事实上，上面的设定并不麻烦，只有几行而已，只是我们需要了解一下每个项目之间的相关性，所以鸟哥我加注了一些说明而已～您可以参考参考的啦！这样就完成了一个最最简单的 ftpaccess 这个设定档啰！准备来去启动 FTP 啰！
　


---

使用 Super daemon 管理 FTP 的情况
　
目前一般常见的 FTP 服务器(除非是大型的 FTP 主机)大多是使用 super daemon 来进行统一管理的，而由于目前多半的 super daemon 都使用 xinetd 这个 super daemon ，所以底下我们仅针对这个 xinetd 来进行说明喔！事实上，由于 FTP 是挂在 super daemon 底下的一个服务，所以我们仅需要设定好 xinetd 里面关于 wu-ftpd 的设定档，然后『重新启动 xinetd 』就可以启动 FTP 啰！在一般的情况下，我们可以发现 /etc/xinetd.d/wu-ftpd 这个主要设定档内容为：
　

[root@test root]# vi /etc/xinetd.d/wu-ftpd service ftp {         disable = yes  <==就是他，将他改为 no 即可！         socket_type             = stream         wait                    = no         user                    = root         server                  = /usr/sbin/in.ftpd         server_args             = -l -a         log_on_success          += DURATION USERID         log_on_failure          += USERID         nice                    = 10 }

　
在上面粗体的地方将 yes 改为 no 即可！因为 disable 是『取消』的意思，那 disable = no 当然就表示『不取消』的意思～这是一个相当简单的 xinetd 的设定档，如果要进行多重控制的话，例如：我的主机有两块适配卡，一块对内一块对外，对内与对外的『开放时间』与『开放网域』及『相关权限』都不相同时， 就可以使用其它额外的设定来控制这些参数！由于相关的说明我们已经在『鸟哥的 Linux 私房菜 -- 基础学习篇』里面的『认识服务』谈过多次，而且，在架站篇里面的 Telnet 服务器当中也提过一个简单的范例，所以这里就不再多作赘述，请自行前往查阅！
　
好了，那么最终终于要来启动 FTP 啰！赶紧动手重新启动 xinetd ，并且使用 netstat 来察看一下 port 喔！

#### 原始资料:
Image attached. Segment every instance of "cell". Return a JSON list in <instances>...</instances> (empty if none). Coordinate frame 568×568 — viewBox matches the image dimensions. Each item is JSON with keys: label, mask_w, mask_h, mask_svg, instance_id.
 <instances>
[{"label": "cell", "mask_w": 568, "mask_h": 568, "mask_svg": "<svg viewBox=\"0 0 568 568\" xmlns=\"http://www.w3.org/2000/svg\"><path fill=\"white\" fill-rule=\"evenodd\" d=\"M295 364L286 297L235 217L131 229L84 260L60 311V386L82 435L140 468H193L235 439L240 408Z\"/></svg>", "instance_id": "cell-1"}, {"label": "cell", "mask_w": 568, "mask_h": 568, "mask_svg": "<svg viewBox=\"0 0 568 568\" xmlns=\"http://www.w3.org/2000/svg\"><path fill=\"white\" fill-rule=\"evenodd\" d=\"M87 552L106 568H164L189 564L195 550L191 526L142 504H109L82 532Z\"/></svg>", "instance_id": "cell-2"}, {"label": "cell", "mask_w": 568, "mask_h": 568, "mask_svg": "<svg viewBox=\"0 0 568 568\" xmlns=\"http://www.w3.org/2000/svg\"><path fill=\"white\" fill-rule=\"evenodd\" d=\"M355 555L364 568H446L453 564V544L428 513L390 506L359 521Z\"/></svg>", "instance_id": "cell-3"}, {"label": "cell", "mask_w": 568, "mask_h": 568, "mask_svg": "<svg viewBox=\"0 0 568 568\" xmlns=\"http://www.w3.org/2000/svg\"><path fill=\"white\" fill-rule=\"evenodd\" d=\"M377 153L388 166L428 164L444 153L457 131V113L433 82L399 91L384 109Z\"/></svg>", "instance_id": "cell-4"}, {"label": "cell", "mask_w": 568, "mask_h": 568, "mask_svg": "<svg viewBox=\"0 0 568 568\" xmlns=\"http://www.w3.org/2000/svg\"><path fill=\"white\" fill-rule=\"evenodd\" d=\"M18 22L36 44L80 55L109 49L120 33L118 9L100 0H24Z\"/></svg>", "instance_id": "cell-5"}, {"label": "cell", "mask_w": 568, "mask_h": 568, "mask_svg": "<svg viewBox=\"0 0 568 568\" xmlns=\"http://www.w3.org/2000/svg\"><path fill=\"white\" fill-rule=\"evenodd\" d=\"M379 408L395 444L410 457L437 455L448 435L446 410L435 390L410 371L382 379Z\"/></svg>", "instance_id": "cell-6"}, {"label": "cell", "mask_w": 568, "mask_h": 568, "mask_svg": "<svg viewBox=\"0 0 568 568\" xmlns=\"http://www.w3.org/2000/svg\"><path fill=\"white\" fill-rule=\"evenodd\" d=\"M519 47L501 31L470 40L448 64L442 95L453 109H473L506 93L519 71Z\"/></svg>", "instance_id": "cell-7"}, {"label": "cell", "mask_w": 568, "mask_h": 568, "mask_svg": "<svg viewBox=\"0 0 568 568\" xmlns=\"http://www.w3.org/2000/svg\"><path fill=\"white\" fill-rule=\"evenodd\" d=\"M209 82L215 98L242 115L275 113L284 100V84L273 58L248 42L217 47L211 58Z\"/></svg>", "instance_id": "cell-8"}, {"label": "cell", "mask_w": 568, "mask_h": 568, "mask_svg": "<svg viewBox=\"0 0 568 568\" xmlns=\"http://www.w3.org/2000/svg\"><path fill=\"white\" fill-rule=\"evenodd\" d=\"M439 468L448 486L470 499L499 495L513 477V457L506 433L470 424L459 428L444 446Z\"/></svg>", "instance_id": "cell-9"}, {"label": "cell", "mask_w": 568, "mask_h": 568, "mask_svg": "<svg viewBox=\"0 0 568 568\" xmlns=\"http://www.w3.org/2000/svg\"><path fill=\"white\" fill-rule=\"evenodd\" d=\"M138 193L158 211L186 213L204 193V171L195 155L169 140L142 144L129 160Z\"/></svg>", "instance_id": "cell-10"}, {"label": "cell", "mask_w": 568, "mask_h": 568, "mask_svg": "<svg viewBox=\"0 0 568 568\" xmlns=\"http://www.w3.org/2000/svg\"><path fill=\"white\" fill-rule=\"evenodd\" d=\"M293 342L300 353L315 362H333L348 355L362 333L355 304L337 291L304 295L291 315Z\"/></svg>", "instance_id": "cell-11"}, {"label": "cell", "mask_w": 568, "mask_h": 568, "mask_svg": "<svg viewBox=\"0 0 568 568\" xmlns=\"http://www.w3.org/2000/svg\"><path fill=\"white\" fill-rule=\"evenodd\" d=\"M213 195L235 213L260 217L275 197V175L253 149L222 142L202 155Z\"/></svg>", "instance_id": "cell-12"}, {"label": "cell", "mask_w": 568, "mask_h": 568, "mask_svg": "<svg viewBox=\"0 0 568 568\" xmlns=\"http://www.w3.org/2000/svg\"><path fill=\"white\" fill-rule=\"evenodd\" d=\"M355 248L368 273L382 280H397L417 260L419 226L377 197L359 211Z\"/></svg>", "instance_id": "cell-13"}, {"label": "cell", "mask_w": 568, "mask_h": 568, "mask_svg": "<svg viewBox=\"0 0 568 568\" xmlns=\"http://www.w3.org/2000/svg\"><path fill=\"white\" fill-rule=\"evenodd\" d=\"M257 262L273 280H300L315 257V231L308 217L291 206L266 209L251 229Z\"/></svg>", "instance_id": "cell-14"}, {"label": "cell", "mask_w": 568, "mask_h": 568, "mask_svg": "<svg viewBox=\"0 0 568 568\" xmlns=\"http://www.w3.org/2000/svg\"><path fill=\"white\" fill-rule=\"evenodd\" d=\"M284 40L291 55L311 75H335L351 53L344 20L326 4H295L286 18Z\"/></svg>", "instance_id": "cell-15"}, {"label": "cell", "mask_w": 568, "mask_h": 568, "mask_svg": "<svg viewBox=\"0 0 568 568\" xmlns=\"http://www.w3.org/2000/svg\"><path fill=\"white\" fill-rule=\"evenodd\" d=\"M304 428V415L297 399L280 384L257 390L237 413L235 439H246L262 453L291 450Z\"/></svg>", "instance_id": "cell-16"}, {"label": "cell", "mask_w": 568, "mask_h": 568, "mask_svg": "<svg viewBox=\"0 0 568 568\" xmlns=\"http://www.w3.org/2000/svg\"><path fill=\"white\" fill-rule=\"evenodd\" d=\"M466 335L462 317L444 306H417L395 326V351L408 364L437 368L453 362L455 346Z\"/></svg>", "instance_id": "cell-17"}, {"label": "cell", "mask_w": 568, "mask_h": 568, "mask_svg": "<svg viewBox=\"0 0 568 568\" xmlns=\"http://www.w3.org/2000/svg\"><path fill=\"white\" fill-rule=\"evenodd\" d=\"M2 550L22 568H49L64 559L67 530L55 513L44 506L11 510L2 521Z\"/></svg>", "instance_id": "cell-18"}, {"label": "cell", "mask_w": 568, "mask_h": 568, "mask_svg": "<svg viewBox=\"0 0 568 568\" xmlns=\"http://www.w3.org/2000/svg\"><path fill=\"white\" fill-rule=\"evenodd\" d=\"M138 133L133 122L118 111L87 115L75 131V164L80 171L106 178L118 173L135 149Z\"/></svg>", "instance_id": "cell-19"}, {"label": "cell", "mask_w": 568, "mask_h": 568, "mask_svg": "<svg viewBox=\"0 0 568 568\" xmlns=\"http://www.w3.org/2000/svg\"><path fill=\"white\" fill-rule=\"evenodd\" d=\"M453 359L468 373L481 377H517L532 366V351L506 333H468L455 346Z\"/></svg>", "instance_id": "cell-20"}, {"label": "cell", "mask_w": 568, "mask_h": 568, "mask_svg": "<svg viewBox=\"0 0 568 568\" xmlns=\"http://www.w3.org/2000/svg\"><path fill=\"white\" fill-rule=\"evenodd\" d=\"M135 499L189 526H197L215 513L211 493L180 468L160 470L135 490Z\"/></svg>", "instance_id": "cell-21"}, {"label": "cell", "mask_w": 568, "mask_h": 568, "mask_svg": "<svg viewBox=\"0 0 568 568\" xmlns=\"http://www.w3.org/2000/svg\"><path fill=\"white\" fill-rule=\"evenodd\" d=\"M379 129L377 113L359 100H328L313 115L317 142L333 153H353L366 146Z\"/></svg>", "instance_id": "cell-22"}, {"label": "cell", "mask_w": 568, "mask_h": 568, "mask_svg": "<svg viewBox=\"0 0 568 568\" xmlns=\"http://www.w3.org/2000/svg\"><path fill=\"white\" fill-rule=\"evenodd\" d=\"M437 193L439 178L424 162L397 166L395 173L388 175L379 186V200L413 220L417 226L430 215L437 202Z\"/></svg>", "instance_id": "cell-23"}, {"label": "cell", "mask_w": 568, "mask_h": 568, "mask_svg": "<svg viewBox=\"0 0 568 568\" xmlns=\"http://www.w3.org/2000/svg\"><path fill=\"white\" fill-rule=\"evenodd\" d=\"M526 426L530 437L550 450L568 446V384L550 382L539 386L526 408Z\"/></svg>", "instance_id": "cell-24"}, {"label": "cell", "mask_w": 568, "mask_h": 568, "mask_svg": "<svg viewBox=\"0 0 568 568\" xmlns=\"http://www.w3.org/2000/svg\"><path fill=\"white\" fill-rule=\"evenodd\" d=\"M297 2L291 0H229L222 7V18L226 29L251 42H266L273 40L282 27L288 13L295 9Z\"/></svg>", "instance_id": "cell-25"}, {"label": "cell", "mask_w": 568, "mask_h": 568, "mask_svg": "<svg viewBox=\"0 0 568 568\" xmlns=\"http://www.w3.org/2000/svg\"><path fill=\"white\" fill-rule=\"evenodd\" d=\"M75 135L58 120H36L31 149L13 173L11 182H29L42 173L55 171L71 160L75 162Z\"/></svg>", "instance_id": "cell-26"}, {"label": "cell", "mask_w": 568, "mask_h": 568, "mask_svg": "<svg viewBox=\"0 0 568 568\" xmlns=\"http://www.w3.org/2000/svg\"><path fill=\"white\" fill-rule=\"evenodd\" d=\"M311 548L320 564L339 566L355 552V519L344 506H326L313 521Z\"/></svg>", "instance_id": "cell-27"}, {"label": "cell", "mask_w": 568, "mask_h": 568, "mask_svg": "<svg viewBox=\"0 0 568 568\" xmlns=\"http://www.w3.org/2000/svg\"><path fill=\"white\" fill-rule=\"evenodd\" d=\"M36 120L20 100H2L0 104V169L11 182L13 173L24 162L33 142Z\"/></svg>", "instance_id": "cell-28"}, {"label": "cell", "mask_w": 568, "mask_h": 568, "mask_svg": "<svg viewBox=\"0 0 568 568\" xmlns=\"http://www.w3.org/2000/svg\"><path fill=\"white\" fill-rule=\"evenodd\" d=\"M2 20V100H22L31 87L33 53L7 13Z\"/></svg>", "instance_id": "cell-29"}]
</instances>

#### 任务:
请将网页节选中从“在上面粗体的地方将 yes 改为”到“来察看一下 port 喔！”的部分重新写出，并把其中的“适配卡”替换为“网卡”。

#### 解答:
在上面粗体的地方将 yes 改为 no 即可！因为 disable 是『取消』的意思，那 disable = no 当然就表示『不取消』的意思～这是一个相当简单的 xinetd 的设定档，如果要进行多重控制的话，例如：我的主机有两块网卡，一块对内一块对外，对内与对外的『开放时间』与『开放网域』及『相关权限』都不相同时， 就可以使用其它额外的设定来控制这些参数！由于相关的说明我们已经在『鸟哥的 Linux 私房菜 -- 基础学习篇』里面的『认识服务』谈过多次，而且，在架站篇里面的 Telnet 服务器当中也提过一个简单的范例，所以这里就不再多作赘述，请自行前往查阅！
　
好了，那么最终终于要来启动 FTP 啰！赶紧动手重新启动 xinetd ，并且使用 netstat 来察看一下 port 喔！